▶ Source passage:
━━━━━━━━━━━━━━━━
# Milk snake lighting



## Sprocket (Apr 21, 2008)

Would it be best to provide lighting in the form of Ultraviolet during the day for a milk snake as i have read that they hide because of the light ?

At present i am using a 40w spot as recommended but i never ever see the snake during the day, this is okay although i would not want to be stressing the animal when it gets a bit bigger, just wondering if it would be better to shift to ultraviolet ?

Only a small one at the moment (pueblan) but he loves to burrow, could the light be scaring him, should i change to a heat mat as the heat source ?

Cheers everyone !


----------



## LadySofia (Mar 16, 2008)

Milk snakes are nocturnal so you wouldnt see them much during the day anyway


----------



## AshMashMash (Oct 28, 2007)

They are indeed nocturnal, so dont expect him out in the day much anyway. 

If the light is the only heat source, how is it heated at night? 

If it is not heated at night, I recommend you do, but of course not using a light bulb, but either a heat mat or ceramic bulb (which produces no light). Make sure any heat source you use for the snake is on a thermostat. 

Snakes dont need any sort of lighting (UV or otherwise), and so my personal opinion would be to scrap the bulb, and get either a heat mat or a ceramic bulb, and thermostat, and use that as the heat source : victory:

Be sure to place the thermostat probe and the thermometer probe next to each other, on the warm end on the substrate, and alter the stat until the thermometer reads the correct value (30C or so at the warm end).


----------



## Sprocket (Apr 21, 2008)

Ash, thanks for this, i have the heat mat and stat on order and they will be here tomorrow, also have a dimmer stat on order as well in case any further heating is required, maybe during winter !!!!

Thanks for the advice, do you mind me sending you any PM's in case i need any other advice ?


----------



## AshMashMash (Oct 28, 2007)

Sprocket said:


> Ash, thanks for this, i have the heat mat and stat on order and they will be here tomorrow, also have a dimmer stat on order as well in case any further heating is required, maybe during winter !!!!
> 
> Thanks for the advice, do you mind me sending you any PM's in case i need any other advice ?


Hi. Sounds excellent  Everything sounds puuurfect. I use only a heat mat for my corn, and it works fine. But if you have a dimmer stat and bulb spare, your sorted!

Yes, of course you can  no worries.


----------
━━━━━━━━━━━━━━━━
▶ Data:

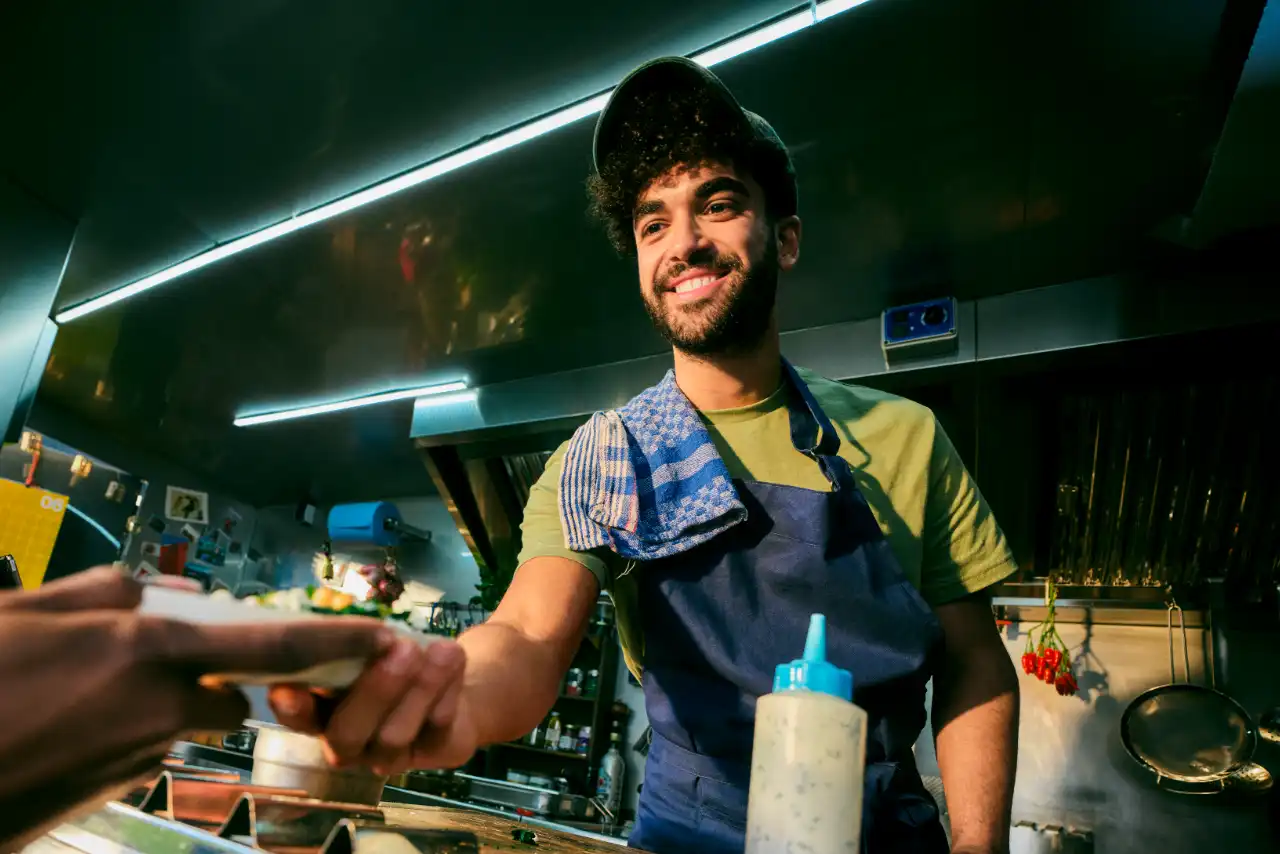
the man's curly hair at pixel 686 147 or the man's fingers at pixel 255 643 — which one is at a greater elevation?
the man's curly hair at pixel 686 147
━━━━━━━━━━━━━━━━
▶ Problems to work on:
**a.** Duplicate the part of the milk snake thread running from "Would it be" to "to ultraviolet ?".
**b.** In one to three sentences, explain why AshMashMash recommends swapping the bulb in the milk snake thread for a heat mat or ceramic bulb.
The lines aren't needed for this.

▶ Solutions by task:
**a.**
Would it be best to provide lighting in the form of Ultraviolet during the day for a milk snake as i have read that they hide because of the light ?

At present i am using a 40w spot as recommended but i never ever see the snake during the day, this is okay although i would not want to be stressing the animal when it gets a bit bigger, just wondering if it would be better to shift to ultraviolet ?

**b.** AshMashMash says snakes don't need any sort of lighting, UV or otherwise, so the bulb can be dropped. A heat mat or a ceramic bulb, which produces no light, can then provide heat on a thermostat, including at night.